The request -
Update the whole listing below so that each "camera" becomes "viewer". Leave everything else as it is.

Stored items

□ □ □ □

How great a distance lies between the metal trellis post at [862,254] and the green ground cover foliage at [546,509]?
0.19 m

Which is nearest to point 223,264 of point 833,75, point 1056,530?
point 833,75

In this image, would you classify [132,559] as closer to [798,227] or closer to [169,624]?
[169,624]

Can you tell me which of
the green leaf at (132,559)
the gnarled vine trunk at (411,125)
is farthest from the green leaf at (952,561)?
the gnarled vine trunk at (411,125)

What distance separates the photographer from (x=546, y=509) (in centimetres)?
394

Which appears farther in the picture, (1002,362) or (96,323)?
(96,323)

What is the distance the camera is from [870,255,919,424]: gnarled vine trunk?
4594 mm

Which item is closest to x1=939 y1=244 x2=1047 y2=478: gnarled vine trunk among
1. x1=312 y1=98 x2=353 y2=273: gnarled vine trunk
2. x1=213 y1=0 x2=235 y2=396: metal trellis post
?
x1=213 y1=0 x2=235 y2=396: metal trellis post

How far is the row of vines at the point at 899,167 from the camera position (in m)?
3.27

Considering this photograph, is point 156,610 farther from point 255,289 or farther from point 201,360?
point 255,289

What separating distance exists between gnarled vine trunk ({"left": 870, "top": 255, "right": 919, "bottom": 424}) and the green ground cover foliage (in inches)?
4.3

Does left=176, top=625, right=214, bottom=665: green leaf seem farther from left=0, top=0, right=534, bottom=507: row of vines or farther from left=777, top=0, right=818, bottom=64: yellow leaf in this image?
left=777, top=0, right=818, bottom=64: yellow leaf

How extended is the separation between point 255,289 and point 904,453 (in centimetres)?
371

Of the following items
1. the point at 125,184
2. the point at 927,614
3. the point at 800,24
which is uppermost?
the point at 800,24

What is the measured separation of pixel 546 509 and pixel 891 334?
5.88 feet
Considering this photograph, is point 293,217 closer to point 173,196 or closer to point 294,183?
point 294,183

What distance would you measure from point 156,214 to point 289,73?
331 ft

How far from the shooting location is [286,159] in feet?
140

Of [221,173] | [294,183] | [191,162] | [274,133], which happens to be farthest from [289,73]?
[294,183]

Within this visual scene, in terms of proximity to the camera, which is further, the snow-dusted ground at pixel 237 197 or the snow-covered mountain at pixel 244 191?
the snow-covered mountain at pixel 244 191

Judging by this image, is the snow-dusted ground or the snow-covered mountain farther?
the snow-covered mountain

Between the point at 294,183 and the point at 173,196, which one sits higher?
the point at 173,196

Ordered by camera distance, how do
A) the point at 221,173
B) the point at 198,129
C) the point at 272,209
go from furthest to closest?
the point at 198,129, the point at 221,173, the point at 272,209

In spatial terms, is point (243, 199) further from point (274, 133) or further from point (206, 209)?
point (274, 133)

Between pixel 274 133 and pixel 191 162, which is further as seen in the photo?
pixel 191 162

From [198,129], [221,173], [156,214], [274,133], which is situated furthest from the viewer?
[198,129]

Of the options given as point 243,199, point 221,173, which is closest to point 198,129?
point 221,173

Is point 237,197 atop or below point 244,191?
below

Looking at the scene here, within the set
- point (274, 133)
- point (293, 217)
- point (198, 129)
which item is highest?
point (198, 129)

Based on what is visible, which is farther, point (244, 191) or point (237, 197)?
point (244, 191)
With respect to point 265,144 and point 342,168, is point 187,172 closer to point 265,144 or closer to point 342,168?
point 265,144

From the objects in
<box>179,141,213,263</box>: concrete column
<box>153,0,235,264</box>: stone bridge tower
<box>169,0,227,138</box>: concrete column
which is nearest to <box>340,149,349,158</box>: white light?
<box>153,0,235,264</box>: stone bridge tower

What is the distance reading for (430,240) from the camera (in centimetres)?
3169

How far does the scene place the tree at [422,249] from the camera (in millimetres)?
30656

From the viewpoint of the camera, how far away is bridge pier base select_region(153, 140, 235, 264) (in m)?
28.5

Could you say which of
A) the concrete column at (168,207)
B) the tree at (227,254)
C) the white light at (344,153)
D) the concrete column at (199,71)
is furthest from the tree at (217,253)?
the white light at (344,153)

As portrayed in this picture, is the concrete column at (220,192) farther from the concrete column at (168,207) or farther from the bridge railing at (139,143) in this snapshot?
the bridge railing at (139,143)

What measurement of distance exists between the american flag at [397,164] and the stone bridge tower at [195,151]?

□ □ □ □

Solution below -
How great a distance lies between the metal trellis post at [862,254] and the green ground cover foliage at [546,509]?
0.19 m

Which is nearest to point 223,264 of point 833,75, point 1056,530?
point 833,75

In this image, would you classify [132,559] as closer to [798,227] or closer to [169,624]?
[169,624]

Can you tell me which of
the green leaf at (132,559)
the gnarled vine trunk at (411,125)
is farthest from the green leaf at (952,561)?
the gnarled vine trunk at (411,125)

What distance separates the photographer from (x=546, y=509) (in centimetres)?
394

Which appears farther in the picture, (1002,362) or (96,323)?
(96,323)

What is the distance the viewer is from [870,255,919,424]: gnarled vine trunk?
4594 mm

Which item is closest to x1=939 y1=244 x2=1047 y2=478: gnarled vine trunk among
1. x1=312 y1=98 x2=353 y2=273: gnarled vine trunk
2. x1=213 y1=0 x2=235 y2=396: metal trellis post
?
x1=213 y1=0 x2=235 y2=396: metal trellis post

How far is the row of vines at the point at 899,167 from the viewer position (in m)?
3.27

Considering this photograph, is point 156,610 farther from point 255,289 or farther from point 201,360?
point 255,289

What separating distance exists between gnarled vine trunk ({"left": 870, "top": 255, "right": 919, "bottom": 424}) and the green ground cover foliage (in inches)?
4.3

Does left=176, top=625, right=214, bottom=665: green leaf seem farther from left=0, top=0, right=534, bottom=507: row of vines or farther from left=777, top=0, right=818, bottom=64: yellow leaf in this image?
left=777, top=0, right=818, bottom=64: yellow leaf

How extended is the separation between point 255,289 and point 904,453 (in centimetres)?
371

Of the following items
1. the point at 125,184
2. the point at 927,614
3. the point at 800,24
which is uppermost?
the point at 800,24

What is the measured separation of pixel 546 509 and pixel 891 334?
5.88 feet
Considering this photograph, is point 293,217 closer to point 173,196 or closer to point 294,183?
point 294,183

What distance would you measure from point 156,214 to point 289,73?
331 ft

How far from the shooting location is [286,159] in feet?
140

Of [221,173] | [294,183] | [191,162] | [274,133], which happens to be farthest from [289,73]?
[294,183]

Within this visual scene, in terms of proximity to the viewer, which is further, the snow-dusted ground at pixel 237 197 or the snow-covered mountain at pixel 244 191?
the snow-covered mountain at pixel 244 191

Judging by this image, is the snow-dusted ground or the snow-covered mountain farther?
the snow-covered mountain

Between the point at 294,183 and the point at 173,196, which one sits higher?
the point at 173,196

Ordered by viewer distance, how do
A) the point at 221,173
B) the point at 198,129
C) the point at 272,209
go from furthest to closest?
the point at 198,129, the point at 221,173, the point at 272,209

In spatial terms, is point (243, 199) further from point (274, 133) or further from point (206, 209)?
point (274, 133)

Between pixel 274 133 and pixel 191 162, which is further as seen in the photo?
pixel 191 162

From [198,129], [221,173], [156,214], [274,133], which is situated furthest from the viewer?
[198,129]

Of the options given as point 243,199, point 221,173, which is closest to point 198,129?
point 221,173

Is point 237,197 atop or below point 244,191?
below

Looking at the scene here, within the set
- point (274, 133)
- point (293, 217)
- point (198, 129)
which item is highest?
point (198, 129)

Based on what is visible, which is farther, point (244, 191) or point (237, 197)?
point (244, 191)
With respect to point 265,144 and point 342,168, is point 187,172 closer to point 265,144 or closer to point 342,168?
point 265,144

From the objects in
<box>179,141,213,263</box>: concrete column
<box>153,0,235,264</box>: stone bridge tower
<box>169,0,227,138</box>: concrete column
which is nearest to <box>340,149,349,158</box>: white light?
<box>153,0,235,264</box>: stone bridge tower

What is the distance reading for (430,240) from the viewer (in centimetres)?
3169

How far does the scene place the tree at [422,249] from the viewer (in millimetres)?
30656

From the viewpoint of the viewer, how far away is bridge pier base select_region(153, 140, 235, 264) (in m)?
28.5

Could you say which of
A) the concrete column at (168,207)
B) the tree at (227,254)
C) the white light at (344,153)
D) the concrete column at (199,71)
is furthest from the tree at (217,253)?
the white light at (344,153)

As portrayed in this picture, is the concrete column at (220,192) farther from the concrete column at (168,207) or farther from the bridge railing at (139,143) in this snapshot?
the bridge railing at (139,143)

What measurement of distance exists between the american flag at [397,164] and the stone bridge tower at [195,151]?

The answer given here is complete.